Tahap RT PCR terdiri dari :


1. Manajemen sampel : Sampel dapat diperoleh dari hasil isolasi virus ataupun dari serum
pasien akut. Virus yang akan langsung diperiksa disimpan pada suhu -4˚C atau -8˚C untuk
pemeriksaan kurang dari 24 jam. Namun jika lebih dari 24 jam dilakukan penyimpanan
sampel -70˚C.
2. Ekstraksi RNA : RNA dipisahkan dari dari sampel serum atau isolasi virus dengan
menggunakan suatu kit yang mempunyai carrier dan dapat mengikat RNA sehingga hasil
ekstraksi RNA tersebut dapat digunakan.
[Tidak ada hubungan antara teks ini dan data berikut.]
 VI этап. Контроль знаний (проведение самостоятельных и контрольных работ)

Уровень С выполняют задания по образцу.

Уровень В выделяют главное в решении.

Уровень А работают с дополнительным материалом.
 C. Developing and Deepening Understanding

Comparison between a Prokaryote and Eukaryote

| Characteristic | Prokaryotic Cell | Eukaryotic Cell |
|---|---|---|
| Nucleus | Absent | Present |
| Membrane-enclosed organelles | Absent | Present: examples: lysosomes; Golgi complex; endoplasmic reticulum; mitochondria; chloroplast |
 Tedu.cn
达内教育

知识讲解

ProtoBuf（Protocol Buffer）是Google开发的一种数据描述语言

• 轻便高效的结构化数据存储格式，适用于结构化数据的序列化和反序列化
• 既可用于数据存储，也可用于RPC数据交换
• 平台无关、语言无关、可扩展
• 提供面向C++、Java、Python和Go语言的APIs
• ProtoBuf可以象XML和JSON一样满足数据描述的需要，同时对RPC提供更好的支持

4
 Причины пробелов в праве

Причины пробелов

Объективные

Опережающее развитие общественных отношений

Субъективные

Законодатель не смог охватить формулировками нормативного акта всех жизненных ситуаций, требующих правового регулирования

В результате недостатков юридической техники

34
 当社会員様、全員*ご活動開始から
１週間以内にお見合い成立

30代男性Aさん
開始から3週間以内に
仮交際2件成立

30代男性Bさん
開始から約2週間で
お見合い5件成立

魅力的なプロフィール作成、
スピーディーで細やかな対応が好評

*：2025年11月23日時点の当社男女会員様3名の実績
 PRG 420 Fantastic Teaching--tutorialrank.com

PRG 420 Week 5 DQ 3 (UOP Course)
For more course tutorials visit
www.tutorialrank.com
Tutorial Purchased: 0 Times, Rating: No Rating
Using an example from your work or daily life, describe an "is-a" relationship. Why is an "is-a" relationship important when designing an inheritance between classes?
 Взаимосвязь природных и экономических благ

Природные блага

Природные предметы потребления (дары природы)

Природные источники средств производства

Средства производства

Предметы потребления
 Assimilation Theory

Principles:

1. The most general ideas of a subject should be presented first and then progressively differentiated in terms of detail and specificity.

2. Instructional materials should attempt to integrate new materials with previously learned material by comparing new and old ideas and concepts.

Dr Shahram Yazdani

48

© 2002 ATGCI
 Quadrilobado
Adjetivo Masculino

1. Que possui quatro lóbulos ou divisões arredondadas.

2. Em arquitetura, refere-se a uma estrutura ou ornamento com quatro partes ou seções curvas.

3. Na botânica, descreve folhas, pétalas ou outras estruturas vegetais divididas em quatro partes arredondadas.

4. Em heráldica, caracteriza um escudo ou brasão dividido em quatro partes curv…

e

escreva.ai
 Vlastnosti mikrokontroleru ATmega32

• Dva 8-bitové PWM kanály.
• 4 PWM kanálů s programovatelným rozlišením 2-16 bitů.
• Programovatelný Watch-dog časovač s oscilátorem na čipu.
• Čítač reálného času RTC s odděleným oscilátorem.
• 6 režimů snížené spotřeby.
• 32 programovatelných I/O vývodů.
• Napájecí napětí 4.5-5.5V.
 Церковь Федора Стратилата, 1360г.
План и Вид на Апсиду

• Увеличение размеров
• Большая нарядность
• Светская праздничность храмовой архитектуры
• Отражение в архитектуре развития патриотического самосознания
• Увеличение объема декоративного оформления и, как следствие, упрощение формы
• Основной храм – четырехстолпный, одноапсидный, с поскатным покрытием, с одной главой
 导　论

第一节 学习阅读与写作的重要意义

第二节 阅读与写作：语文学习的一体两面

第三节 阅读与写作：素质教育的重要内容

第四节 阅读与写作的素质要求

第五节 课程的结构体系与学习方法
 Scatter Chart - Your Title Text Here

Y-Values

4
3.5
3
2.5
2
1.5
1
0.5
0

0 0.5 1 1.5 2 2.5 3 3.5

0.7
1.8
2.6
Ekstraksi RNA yang telah direhidrasi dapat
disimpan pada suhu -70˚C.
3. RT-PCR : Pemeriksaan ini diawali dengan mengubah RNA membentuk cDNA dengan
enzim reverse transkriptase.Terdapat beberapa jenis enzim reverse transkriptase yang
diketahui. Setelah terbentuk cDNA dilakukan PCR dengan langkah denaturasi, annealing
primer dan ekstensi. Dari RNA menjadi cDNA dilakukan pada suhu 50˚C selama 30 menit.
Sedangkan denaturasi pada suhu 94˚C selama 15 menit dilanjutkan dengan anneling pada
suhu 58˚C 1 menit dan ekstensi 58˚C selama 1 menit.
4. Deteksi dan karakterisasi : Untuk mengetahui hasil amplifikasi dilakukan elektroforesis
pada gel agarose 2% dengan menggunakan ethidium bromida dan diperiksa di UV
transluminator untuk dibandingkan dengan marker (Gurukumar, 2009).

Baik PCR konvensional atau Real time RTPCR lebih banyak digunakan yang one step,
karena pada sekali pemeriksaan dapat digunakan untuk mendeteksi 4 jenis serotipe virus
dengue. Selain itu metode ini lebih spesifik dan tidak terjadi reaksi silang antara sesama
flavivirus ataupun dengan alfaviridae (Cristina, 2011)

Gurukumar KR, Priyadarshini D, Patil JA. Metodology : Development real time PCR for
detection dan quantitation of Dengue Virus. Virology Jurnal. 2009.

Cristina D, Pranav P, Sonja L. Molecular Diagnosis of Flavivirruses. Future Virology. 2011

Sudjaji. 2008. Bioteknologi Kesehatan. Yogyakarta : Kaniskus.